Recuerdo una noche de invierno de hace tres años, una lluvia torrencial que no cesaba y al voluntario de Open Arms oteando sobre el hotspot de Lesbos, intentando avistar desde el otero entre perros y agua alguna lancha en el mar, antes de que encallara en la abrupta costa de esta isla en medio del mar Egeo. Noche cerrada y perros. Rayos y truenos. Ataviada con impermeables de plástico, una representación de la Generalitat Valenciana se adentró en las entrañas de la tragedia de los miles de refugiados que en aquel momento cruzaban el Mediterráneo, huyendo de la guerra en Siria, procedentes de la ruta turca. Tan cerca y tan lejos.
Noche de perros y gatos. Noche interminable, cuando los agentes de Frontex, como el sargento de la Guardia Civil que se encargaba de la identificación dactilar, fichaban a los refugiados en el campamento y les daban el salvoconducto que les permitiría viajar durante seis meses por el resto de Europa para pedir asilo en cualquier país de la Unión. Eran los privilegiados. Se veía a familias con niños, a chicos y chicas de aspecto occidental y con la esperanza en su sonrisa cuando atravesaban la alambrada que les separaba del paraíso europeo, en medio de la lluvia.
En el otro lado, los perros y los gatos poblaban Lesbos. También las ratas. Especialmente en el campamento de Moria, el hotspot ilegal, el que acogía a los desahuciados de Lesbos, a los que no cabían, a los que no estaban en la lista de países elegidos para entrar en Europa… Aquella noche, en Moria, el agua entraba en los barracones y penetraba en la tienda que hacía de enfermería, donde un médico voluntario español atendía resfriados y vómitos de última hora. En la improvisada cocina, con un umbral de agua y barro, los cocineros preparaban un gran caldero para el día siguiente. La comitiva institucional valenciana, calada hasta los huesos, fue invitada a saborear el “rancho” de los refugiados, un gesto que en aquella fría y mojada madrugada fue de agradecer.

[Entradas del conjunto de datos]
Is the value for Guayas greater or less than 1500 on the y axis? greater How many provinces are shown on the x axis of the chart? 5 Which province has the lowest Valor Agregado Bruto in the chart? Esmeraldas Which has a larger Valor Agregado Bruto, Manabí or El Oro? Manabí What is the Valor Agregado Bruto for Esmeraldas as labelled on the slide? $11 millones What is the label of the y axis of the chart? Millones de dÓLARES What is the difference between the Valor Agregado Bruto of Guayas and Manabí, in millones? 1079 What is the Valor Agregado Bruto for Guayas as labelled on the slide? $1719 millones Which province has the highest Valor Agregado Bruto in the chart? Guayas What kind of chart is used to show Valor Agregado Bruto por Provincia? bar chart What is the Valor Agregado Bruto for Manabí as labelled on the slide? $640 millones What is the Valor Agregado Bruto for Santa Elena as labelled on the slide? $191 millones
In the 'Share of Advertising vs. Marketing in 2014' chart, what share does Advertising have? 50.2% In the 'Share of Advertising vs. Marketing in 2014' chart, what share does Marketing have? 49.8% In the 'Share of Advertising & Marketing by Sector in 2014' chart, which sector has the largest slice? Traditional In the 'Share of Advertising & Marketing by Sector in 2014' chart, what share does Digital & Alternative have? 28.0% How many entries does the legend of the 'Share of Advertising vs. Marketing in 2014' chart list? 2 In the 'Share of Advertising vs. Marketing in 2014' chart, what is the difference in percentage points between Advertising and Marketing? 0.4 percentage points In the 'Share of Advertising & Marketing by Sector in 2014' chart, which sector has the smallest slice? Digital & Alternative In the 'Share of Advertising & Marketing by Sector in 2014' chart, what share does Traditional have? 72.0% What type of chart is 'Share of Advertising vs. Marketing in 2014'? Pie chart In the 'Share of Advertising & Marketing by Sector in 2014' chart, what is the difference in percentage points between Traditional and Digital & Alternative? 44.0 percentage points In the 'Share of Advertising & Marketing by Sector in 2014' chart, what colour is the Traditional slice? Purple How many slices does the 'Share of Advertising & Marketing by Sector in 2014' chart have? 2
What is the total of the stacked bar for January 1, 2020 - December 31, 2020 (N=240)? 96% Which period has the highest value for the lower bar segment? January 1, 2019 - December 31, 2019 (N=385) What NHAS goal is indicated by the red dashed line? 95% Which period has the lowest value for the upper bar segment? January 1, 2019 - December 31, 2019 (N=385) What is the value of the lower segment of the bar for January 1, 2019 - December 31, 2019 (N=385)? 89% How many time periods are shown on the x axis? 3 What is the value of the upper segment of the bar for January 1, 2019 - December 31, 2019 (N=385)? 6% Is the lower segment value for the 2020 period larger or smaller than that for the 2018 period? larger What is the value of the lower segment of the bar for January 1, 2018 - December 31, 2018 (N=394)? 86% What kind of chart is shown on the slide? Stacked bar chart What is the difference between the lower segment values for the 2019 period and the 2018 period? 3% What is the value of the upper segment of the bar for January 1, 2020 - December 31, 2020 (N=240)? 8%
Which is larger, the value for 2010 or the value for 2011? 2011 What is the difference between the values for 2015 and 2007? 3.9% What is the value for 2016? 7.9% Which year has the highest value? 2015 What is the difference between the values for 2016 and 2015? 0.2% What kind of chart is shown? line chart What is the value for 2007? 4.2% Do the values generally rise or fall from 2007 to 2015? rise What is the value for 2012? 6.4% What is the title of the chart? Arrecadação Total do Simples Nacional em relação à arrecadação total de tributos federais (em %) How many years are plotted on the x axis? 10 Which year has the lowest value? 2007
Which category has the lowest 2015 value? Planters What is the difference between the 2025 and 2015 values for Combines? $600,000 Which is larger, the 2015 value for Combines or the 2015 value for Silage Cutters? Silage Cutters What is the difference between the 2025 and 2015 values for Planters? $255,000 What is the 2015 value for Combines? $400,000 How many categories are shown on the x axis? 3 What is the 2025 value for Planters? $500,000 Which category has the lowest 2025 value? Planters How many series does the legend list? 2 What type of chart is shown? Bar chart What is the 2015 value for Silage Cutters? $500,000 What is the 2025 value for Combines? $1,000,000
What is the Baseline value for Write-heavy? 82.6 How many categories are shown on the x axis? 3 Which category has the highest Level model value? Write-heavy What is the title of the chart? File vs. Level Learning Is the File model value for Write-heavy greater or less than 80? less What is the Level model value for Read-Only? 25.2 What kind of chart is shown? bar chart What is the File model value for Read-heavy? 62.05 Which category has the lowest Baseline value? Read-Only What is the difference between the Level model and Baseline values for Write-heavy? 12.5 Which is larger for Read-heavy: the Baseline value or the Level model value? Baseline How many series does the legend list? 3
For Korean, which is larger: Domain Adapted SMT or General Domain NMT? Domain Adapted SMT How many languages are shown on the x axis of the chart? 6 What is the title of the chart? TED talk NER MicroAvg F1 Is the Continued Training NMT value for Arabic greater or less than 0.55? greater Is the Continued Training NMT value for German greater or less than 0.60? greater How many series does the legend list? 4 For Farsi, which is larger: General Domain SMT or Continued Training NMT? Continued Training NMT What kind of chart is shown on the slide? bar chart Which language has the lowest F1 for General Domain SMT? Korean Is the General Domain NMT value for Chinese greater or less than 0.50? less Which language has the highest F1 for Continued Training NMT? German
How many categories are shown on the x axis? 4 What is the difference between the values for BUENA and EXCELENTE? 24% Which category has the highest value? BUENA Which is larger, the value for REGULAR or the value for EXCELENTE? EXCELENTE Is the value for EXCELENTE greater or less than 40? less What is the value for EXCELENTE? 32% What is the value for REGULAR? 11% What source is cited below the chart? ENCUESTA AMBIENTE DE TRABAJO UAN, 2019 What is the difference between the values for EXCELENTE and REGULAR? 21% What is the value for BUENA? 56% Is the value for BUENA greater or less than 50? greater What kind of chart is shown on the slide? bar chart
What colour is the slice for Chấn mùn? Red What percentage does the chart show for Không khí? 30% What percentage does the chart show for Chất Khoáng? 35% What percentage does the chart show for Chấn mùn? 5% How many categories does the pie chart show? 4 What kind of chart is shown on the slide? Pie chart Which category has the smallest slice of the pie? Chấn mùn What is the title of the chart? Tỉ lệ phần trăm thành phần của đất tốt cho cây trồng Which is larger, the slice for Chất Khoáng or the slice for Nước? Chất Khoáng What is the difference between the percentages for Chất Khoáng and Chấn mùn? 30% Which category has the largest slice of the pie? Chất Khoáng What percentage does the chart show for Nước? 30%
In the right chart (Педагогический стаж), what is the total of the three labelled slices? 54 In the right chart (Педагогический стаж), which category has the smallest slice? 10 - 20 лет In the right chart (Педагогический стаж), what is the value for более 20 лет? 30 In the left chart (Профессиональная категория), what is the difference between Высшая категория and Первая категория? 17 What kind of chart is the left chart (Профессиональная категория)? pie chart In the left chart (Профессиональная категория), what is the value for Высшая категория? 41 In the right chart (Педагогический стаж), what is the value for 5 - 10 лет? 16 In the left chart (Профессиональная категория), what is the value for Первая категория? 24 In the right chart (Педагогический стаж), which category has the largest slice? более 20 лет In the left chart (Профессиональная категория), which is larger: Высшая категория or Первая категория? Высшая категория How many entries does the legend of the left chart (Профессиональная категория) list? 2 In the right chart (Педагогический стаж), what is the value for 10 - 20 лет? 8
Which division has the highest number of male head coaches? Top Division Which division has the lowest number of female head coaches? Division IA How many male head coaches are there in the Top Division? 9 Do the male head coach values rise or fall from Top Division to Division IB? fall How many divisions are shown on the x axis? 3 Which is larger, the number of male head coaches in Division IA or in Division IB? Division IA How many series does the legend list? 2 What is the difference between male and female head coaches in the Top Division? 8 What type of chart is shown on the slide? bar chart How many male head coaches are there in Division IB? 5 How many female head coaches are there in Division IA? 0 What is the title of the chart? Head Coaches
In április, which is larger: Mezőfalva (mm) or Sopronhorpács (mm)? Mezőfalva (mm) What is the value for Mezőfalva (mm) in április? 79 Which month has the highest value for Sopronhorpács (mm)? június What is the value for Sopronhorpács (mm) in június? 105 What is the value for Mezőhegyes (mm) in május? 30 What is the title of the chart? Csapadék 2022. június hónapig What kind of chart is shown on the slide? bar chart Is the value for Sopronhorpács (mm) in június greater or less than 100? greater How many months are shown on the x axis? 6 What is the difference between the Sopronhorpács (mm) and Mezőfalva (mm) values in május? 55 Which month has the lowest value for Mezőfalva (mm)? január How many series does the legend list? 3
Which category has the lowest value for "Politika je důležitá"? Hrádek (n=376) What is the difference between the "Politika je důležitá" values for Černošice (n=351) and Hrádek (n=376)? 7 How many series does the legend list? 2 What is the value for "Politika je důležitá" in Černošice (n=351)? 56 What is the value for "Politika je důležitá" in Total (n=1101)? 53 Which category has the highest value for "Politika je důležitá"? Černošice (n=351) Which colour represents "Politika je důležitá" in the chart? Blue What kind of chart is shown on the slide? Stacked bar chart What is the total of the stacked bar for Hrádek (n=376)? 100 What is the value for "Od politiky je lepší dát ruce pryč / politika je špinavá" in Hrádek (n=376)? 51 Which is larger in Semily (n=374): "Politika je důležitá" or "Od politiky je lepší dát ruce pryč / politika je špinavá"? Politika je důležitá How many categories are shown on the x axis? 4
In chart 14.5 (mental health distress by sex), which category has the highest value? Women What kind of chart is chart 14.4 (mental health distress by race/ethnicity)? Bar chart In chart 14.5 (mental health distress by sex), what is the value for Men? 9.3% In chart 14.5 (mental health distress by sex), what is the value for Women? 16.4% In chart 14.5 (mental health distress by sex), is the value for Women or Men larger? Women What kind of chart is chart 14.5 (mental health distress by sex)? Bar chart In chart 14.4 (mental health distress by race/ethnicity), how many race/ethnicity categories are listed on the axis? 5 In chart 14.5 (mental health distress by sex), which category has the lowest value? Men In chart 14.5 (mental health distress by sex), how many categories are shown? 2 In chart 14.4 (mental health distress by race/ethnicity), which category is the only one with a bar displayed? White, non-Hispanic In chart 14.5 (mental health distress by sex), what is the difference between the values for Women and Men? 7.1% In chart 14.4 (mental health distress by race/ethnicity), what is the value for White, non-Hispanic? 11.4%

[REQUISITOS DE TAREAS]
(a) Copia del texto sobre Lesbos todo lo que va de "Noche de perros" hasta "de la lluvia." y cambia "salvoconducto" por "permiso".
(b) Indica si cada afirmación coincide con el texto sobre Lesbos y cita las palabras que lo deciden: (i) el salvoconducto permitía viajar seis meses por Europa; (ii) el médico voluntario de Moria era griego; (iii) los refugiados huían de la guerra en Siria.
Los registros proceden de otra fuente.

[RESULTADOS POR TAREA]
(a)
Noche de perros y gatos. Noche interminable, cuando los agentes de Frontex, como el sargento de la Guardia Civil que se encargaba de la identificación dactilar, fichaban a los refugiados en el campamento y les daban el permiso que les permitiría viajar durante seis meses por el resto de Europa para pedir asilo en cualquier país de la Unión. Eran los privilegiados. Se veía a familias con niños, a chicos y chicas de aspecto occidental y con la esperanza en su sonrisa cuando atravesaban la alambrada que les separaba del paraíso europeo, en medio de la lluvia.

(b)
(i) Sí: "les daban el salvoconducto que les permitiría viajar durante seis meses por el resto de Europa".
(ii) No: "un médico voluntario español".
(iii) Sí: "huyendo de la guerra en Siria".